> Page text
▶
From a technical side of things, these tea cakes are essentially financier, but I replaced a decent portion of the almond flour and brown butter with almond butter, since I had a lot of almond butter on hand that I needed to get rid of. The benefits of using almond butter in place of some of the brown butter and almond flour is that it does substitute both pretty effectively, while keeping the cakes moist through the baking process. I went with Assam tea leaves because I love the earthiness of Assam tea, and it pairs beautifully with persimmon. The persimmon, I treated basically the same way you treat fruit in a tarte tatin. You make a caramel, sear the shit out of the fruit in the caramel, and then bake it. In this case, I used smaller wedges of the persimmon, so that the moisture gets cooked out faster, since baking fresh persimmon into the financier could add anywhere from 5 to 10 minutes of extra baking time, and you can still run the risk of the cake coming out really dry around the edges where the fruit is not in the batter. By caramelizing the persimmon first, you eliminate that variable, which I personally appreciate!

Makes 12 cakes:
For the caramelized persimmon:
5 persimmons, cut into 8 wedges each
1 tbsp unsalted butter
1/4 cup granulated sugar
a pinch of salt

In a pan, melt down the butter, sugar, and salt. Once the sugar has fully caramelized and turned to an amber brown color, add in the persimmons. Sear the persimmons in the caramel, on low heat, for 3 minutes on each side. Allow the fruit to fully cool on a nonstick surface before embedding into the financier batter.
◀
> Information provided
▶
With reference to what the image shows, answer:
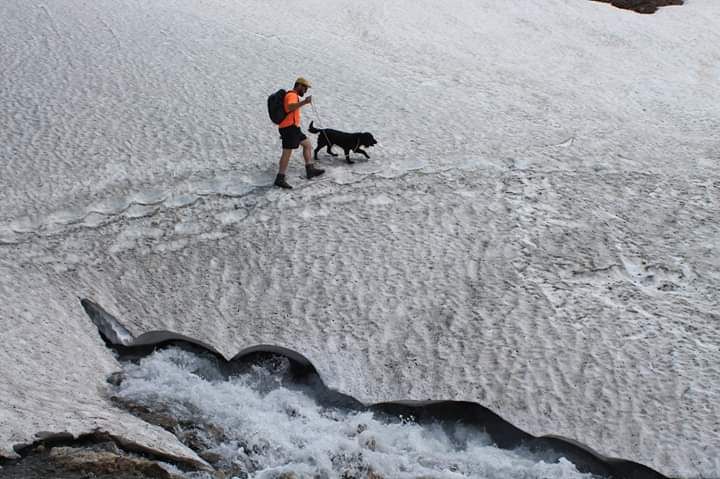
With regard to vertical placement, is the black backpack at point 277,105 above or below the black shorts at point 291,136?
◀
> What you need to do
1. Decide whether each statement below agrees with the persimmon tea cake text. Answer yes or no for each, and quote the words from the text that decide it.
(a) The caramel for the persimmons uses 1/4 cup of granulated sugar.
(b) The persimmons are seared in the caramel on high heat.
(c) Almond butter took the place of all the brown butter.
2. Pick up the persimmon tea cake recipe after its last sentence and continue it.

> The responses
1.
(a) Yes: "1/4 cup granulated sugar"
(b) No: "on low heat, for 3 minutes on each side"
(c) No: "I replaced a decent portion of the almond flour and brown butter with almond butter"

2.
For the financier batter:
2 bags Assam tea leaves
1/4 cup water
1/3 cup granulated sugar
3 egg whites
1 tsp vanilla extract
5oz almond butter
1/4 cup almond flour
3 tbsp brown butter
1 tsp miso paste
a pinch of ground cinnamon
1/4 cup all-purpose flour
1 tsp baking powder
Caramelized persimmons

In a pot, heat up the tea leaves with water and sugar first. Once the liquid reaches a dark brown color, remove the tea and continue to reduce the mixture into a thick syrup. Whisk the egg whites until frothy first, then pour in the syrup, continuing to whisk until combined. Then add into that the vanilla extract. In another bowl, mix together the almond butter, almond flour, brown butter, miso paste, and cinnamon first. Sift into the almond bowl your flour and baking powder, then fold into that the whipped egg whites to form your batter. Line 12 cupcake tins with cooking spray or butter, then pour in the batter, filling each cavity up about half way with the batter. Press into each tin roughly 3 slices of the persimmon. Bake the financier at 375 degrees F for 20 minutes. Allow them to fully cool before removing them from the tins.

For the miso tea sugar:
1 tsp miso paste
1 bag Assam tea leaves
1/3 cup granulated sugar

Spread the miso paste onto a nonstick baking surface. Bake at 375 degrees F for 10 minutes. Puree the paste, tea leaves, and sugar into a fine powder. Dust the tops of the tea cakes.